LISTE DES TÂCHES
(A) Reproduisez mot pour mot le passage de l'article sur le député Rousse qui s'ouvre sur les mots contenant "Cela c’est un" et se termine par "dame suit toujours.".
(B) Reprenez l'article sur le député Rousse à l'endroit où il s'arrête et poursuivez sa rédaction.

Endehors/Rousse
Rousse
L’autorité constituée, qu’en argot on nomme la Rousse, s’est dernièrement payé la tête d’un autre Rousse, député.
L’histoire est vieille de dix jours et n’inciterait plus à la discussion si les chroniqueurs chroniquant avaient saisi le sujet pour en tirer quelque sapide déduction. Mais non, ces messieurs ont une légèreté de touche qui leur permet d’épousseter un cas sur une surface de deux colonnes sans en enlever la poussière.
Un sujet est encore vierge quand la plupart des articliers lui ont fait subir les derniers outrages de leur copie démesurément allongée.
En cinq lignes, pour rappel, l’aventure se note :
Dans un tramway — Le député épateur chope d’audace la place d’un quelconque citoyen — Intervention du policier type qui parlemente avec l’honorable parlementaire en l’esquintant de réglementaires coups de poing — Épilogue : tout le monde au poste.
C’est plutôt gai.
On s’imagine bien, à la sortie du théâtre, ce bon M. Rousse, représentant du peuple ; il est avec une dame, devant le bureau d’omnibus, écoutant, impatient, l’appel des numéros. La voiture s’emplit — la dernière voiture. Faudra-t-il prendre un fiacre ? À cette pensée, l’homme à 25 francs par jour ne se possède plus : « Je suis député », fait-il, et fendant la foule compacte il passe, tirant sa dame. Il arrive près du conducteur ahuri, « Je suis député », hurle-t-il et il monte sur le marchepied — la dame emboîtant le pas. « Je suis député », triomphe-t-il encore, s’asseyant, tout fier, à la place volée.
— Ah ! tu es député ! et pign ! et pan !
Cela c’est un monsieur qui n’est pas content et qui manifeste sur la figure de l’Honorable, l’arrache de sa banquette et l’envoie rouler hors de l’omnibus. La dame suit toujours.

Entrées de données

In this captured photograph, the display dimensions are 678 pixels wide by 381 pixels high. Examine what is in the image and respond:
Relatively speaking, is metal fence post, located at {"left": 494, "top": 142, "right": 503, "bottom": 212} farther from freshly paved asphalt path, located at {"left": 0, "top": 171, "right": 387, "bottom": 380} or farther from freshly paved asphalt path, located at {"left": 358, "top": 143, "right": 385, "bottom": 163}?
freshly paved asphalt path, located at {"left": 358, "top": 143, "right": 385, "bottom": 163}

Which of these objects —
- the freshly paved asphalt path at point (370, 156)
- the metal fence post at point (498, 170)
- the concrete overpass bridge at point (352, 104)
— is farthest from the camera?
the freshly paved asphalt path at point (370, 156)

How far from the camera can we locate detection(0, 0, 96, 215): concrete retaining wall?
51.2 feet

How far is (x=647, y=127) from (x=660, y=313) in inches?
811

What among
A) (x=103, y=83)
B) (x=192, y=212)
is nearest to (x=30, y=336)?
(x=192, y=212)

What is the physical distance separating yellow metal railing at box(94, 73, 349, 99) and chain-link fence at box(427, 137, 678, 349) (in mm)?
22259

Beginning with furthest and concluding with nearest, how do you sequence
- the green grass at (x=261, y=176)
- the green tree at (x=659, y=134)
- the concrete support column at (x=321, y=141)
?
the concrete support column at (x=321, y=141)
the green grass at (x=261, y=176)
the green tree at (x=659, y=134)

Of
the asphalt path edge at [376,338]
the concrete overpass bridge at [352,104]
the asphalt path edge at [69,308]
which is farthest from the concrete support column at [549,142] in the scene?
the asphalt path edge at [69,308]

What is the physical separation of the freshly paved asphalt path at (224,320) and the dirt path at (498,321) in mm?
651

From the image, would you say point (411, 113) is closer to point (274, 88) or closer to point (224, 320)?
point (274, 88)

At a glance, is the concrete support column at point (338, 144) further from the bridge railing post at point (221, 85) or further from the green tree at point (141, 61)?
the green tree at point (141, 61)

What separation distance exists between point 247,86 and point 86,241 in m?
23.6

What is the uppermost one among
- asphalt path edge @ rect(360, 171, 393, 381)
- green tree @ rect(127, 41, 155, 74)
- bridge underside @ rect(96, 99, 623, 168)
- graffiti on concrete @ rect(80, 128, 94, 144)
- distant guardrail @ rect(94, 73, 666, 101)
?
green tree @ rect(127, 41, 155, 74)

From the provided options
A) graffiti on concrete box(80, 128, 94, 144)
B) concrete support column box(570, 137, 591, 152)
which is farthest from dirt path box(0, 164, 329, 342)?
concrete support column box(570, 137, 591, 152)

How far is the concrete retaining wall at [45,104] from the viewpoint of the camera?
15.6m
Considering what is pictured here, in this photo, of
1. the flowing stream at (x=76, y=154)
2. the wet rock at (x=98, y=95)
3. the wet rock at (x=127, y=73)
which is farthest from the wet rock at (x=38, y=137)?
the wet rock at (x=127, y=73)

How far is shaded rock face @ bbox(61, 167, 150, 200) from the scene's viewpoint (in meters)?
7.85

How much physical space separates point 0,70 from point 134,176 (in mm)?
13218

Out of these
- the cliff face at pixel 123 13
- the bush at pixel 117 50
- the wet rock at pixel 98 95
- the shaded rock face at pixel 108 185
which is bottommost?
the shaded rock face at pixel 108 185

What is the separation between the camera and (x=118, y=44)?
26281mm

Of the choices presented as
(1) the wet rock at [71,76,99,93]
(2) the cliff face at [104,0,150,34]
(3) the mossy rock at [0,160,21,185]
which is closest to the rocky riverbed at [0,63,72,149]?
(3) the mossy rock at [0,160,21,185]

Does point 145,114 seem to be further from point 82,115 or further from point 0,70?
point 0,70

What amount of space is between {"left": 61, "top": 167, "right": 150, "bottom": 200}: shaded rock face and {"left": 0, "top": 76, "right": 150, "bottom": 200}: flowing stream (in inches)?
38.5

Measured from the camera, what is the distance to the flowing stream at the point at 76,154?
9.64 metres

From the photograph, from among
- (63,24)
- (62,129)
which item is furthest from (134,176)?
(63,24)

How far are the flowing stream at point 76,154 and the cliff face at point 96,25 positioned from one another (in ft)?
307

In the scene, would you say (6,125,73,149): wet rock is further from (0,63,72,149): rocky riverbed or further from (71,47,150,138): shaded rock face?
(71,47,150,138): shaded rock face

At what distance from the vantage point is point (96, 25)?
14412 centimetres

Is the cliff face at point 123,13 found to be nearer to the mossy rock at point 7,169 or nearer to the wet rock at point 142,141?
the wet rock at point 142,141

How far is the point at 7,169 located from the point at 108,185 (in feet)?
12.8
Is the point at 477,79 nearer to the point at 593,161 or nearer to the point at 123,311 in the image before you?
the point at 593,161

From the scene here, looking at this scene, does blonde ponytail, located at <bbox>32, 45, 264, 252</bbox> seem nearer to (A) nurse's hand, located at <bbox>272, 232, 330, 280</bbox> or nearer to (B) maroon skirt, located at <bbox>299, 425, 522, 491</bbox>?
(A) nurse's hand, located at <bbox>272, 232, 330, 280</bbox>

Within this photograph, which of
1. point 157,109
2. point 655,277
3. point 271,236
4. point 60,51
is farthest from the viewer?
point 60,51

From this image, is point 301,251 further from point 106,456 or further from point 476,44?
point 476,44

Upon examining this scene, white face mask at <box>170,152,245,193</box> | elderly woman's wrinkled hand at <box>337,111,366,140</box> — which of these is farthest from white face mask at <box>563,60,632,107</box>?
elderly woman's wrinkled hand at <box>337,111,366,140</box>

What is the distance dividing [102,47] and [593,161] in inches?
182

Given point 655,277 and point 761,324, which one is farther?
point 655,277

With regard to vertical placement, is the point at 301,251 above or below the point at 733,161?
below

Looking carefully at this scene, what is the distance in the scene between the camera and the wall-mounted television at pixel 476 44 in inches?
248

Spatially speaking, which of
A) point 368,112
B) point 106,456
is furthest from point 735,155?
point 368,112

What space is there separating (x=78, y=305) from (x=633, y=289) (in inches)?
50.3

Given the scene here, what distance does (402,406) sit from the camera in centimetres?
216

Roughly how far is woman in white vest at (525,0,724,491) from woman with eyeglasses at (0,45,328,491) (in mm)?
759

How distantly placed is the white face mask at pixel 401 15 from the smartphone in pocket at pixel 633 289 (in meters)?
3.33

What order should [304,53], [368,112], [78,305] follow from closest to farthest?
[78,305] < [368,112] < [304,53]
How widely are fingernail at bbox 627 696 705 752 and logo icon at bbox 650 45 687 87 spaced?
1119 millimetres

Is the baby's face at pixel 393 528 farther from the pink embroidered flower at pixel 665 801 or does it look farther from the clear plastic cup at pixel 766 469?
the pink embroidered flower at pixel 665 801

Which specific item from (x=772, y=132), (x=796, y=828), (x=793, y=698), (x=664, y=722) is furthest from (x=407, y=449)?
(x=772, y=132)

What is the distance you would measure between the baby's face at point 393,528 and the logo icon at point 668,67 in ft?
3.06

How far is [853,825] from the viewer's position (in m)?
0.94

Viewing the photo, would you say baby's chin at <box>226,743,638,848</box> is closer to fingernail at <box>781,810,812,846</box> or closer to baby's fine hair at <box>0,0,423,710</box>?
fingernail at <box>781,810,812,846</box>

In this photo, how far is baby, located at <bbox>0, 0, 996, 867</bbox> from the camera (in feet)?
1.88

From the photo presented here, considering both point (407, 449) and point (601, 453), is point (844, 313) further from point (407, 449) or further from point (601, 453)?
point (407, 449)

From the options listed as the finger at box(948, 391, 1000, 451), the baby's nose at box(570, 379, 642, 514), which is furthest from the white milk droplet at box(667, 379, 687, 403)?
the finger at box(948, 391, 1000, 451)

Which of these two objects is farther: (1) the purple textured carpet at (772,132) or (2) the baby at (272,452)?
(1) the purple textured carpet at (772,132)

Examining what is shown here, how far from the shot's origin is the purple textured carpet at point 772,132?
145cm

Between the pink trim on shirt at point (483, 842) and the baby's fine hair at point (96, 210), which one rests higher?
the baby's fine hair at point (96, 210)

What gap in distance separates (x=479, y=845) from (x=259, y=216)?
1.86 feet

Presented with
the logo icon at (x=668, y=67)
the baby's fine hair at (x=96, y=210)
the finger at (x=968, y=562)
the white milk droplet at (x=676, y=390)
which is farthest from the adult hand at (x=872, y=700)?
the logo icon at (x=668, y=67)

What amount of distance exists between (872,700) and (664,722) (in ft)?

RÉPONSES FOURNIES
(A)
Cela c’est un monsieur qui n’est pas content et qui manifeste sur la figure de l’Honorable, l’arrache de sa banquette et l’envoie rouler hors de l’omnibus. La dame suit toujours.

(B)
Indiscutablement la scène est joyeuse et l’inconnu administrant, avec ce sans-gêne martial, une correction au législateur mérite un petit bravo.
Mais, on dévoile que cet appréciable don Quichotte est un policier qui s’entretient la poigne — cette poigne qui, d’autres soirs, s’abat aussi inconsciente, sur de braves femmes retournant tranquilles chez elles.
Ça jette un froid.
Nous n’imiterons pas pourtant ceux de nos confrères qui consomment l’exécution de l’agent de police. Quoi qu’on puisse dire, l’acte en question constitue, pour la personnalité de cet officier de paix, une circonstance atténuante.
Récemment c’était un sénateur encombrant, voulant forcer les consignes faites pour le vulgaire gibier que nous sommes, c’était un père conscrit qu’un garde républicain du palais de justice conduisait au clou, cabriolet au poing. Maintenant c’est le tour d’un député. Bravo !
Berlin s’est fait une réputation parce qu’en cette ville il y a, paraît-il, des juges.
Paris, auquel la renommée n’a jamais accordé des magistrats probes, est sur le point de se créer une autre célébrité.
S’il y a des juges à Berlin, il y a des policiers à Paris.
C’est notre revanche.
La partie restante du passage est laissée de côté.